Moondog (Louis T. Hardin, 1916-1999) was a fixture of the New York street scene during the 1950-70's, especially along Sixth Avenue. He was blind, having lost his sight in a farm accident in his native Kansas at age 16. He took up drums and other percussion instruments in his youth and moved to New York in 1943. He composed and played eccentric music that found favor with the beat generation. As I write this, there are currently dozens of his recordings available at amazon.com. Hardin created his own clothing based on his interpretation of the Norse god Thor and was known as "The Viking of 6th Avenue".

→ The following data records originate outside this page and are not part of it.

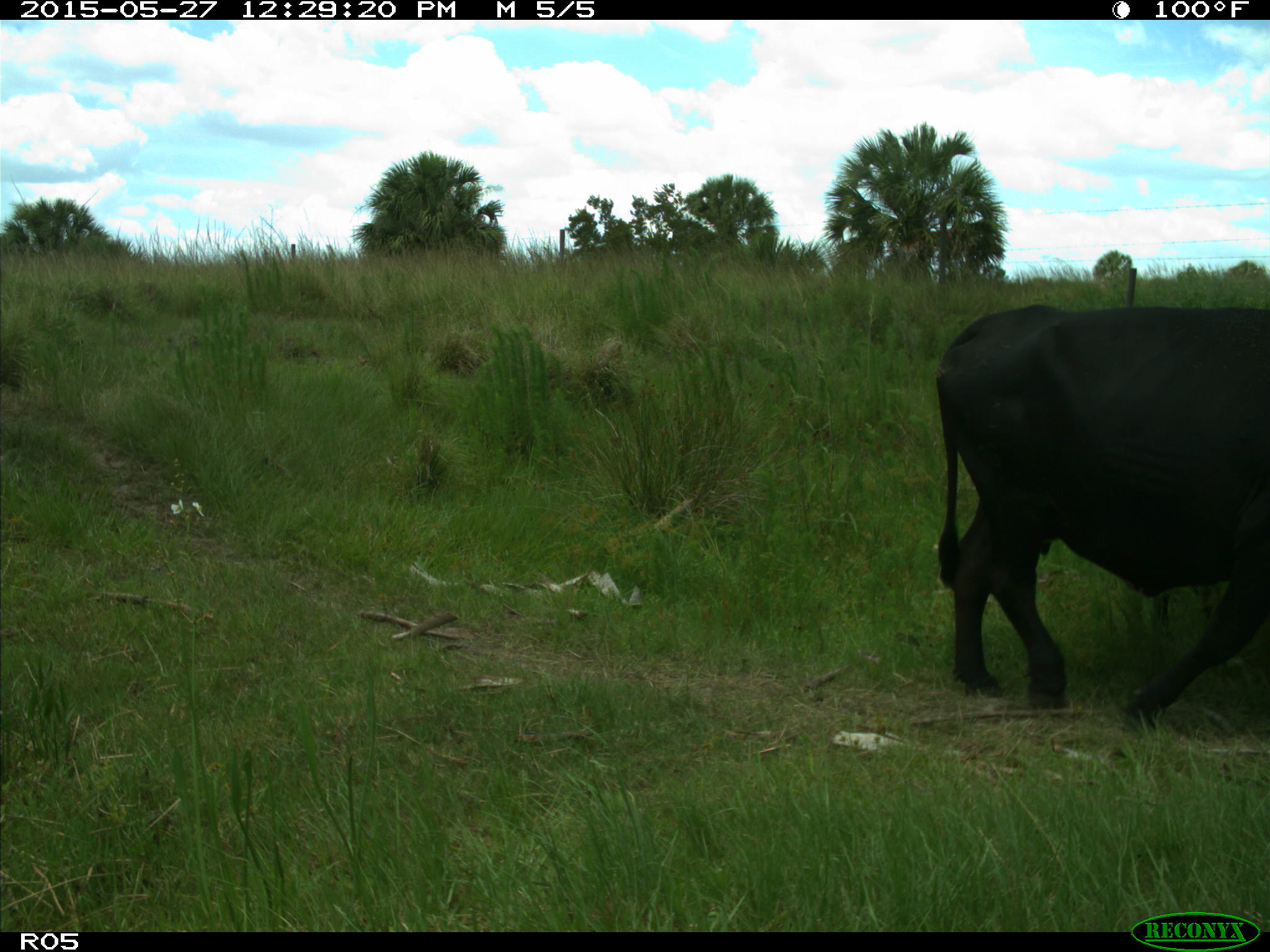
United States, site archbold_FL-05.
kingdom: Animalia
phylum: Chordata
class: Mammalia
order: Artiodactyla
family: Bovidae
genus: Bos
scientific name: Bos taurus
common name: domestic cow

These photos were taken in 1967 with my first "good" camera, a 35mm SLR Miranda F. I had only been taking pictures for a couple years and at that time, I didn't know I was doing street photography. It wasn't really called that and my goal was to just get closeups of interesting people. A few years ago I found the lens I used for the photos in some boxes of old stuff. It was a Vivitar 135mm f.3.5 preset telephoto. With a preset lens, you would set the desired aperture, focus wide open, then use a ring to manually stop down. How primitive we were then!

Harry Britton, Erie PA

Cities small and large have their share of "characters" and New York is no exception. Some went on to fame, or is it "infamy?" One of those characters was Harry Britton, Erie PA. During the late 1960's - early 70's, Britton could be seen wearing his signs and buttons carrying his placards and selling his Husband Liberation newsletter for 25¢. According to a 1974 article in the New York Times, his wife "packed his suitcase and told him to go fly a kite” after he lost his job as an industrial engineer for General Electric in Erie. His logic behind the protest was explained, “It will prove how much I love her,” he reasoned. He smiled and added, “Besides, if she gets too embarrassed, she'll want to get me off the streets.”

Britton was known to support himself for about $2000 per year, from the $40 he earned each week from selling his newsletters, plus $30 his Wife would send him each month from his Social Security and Veteran's Administration checks. He stayed in a $16‐a‐week room on West 51st Street and said he ate at McDonald's. He frequented Fift Avenue in the neighborhood of Rockefeller Center.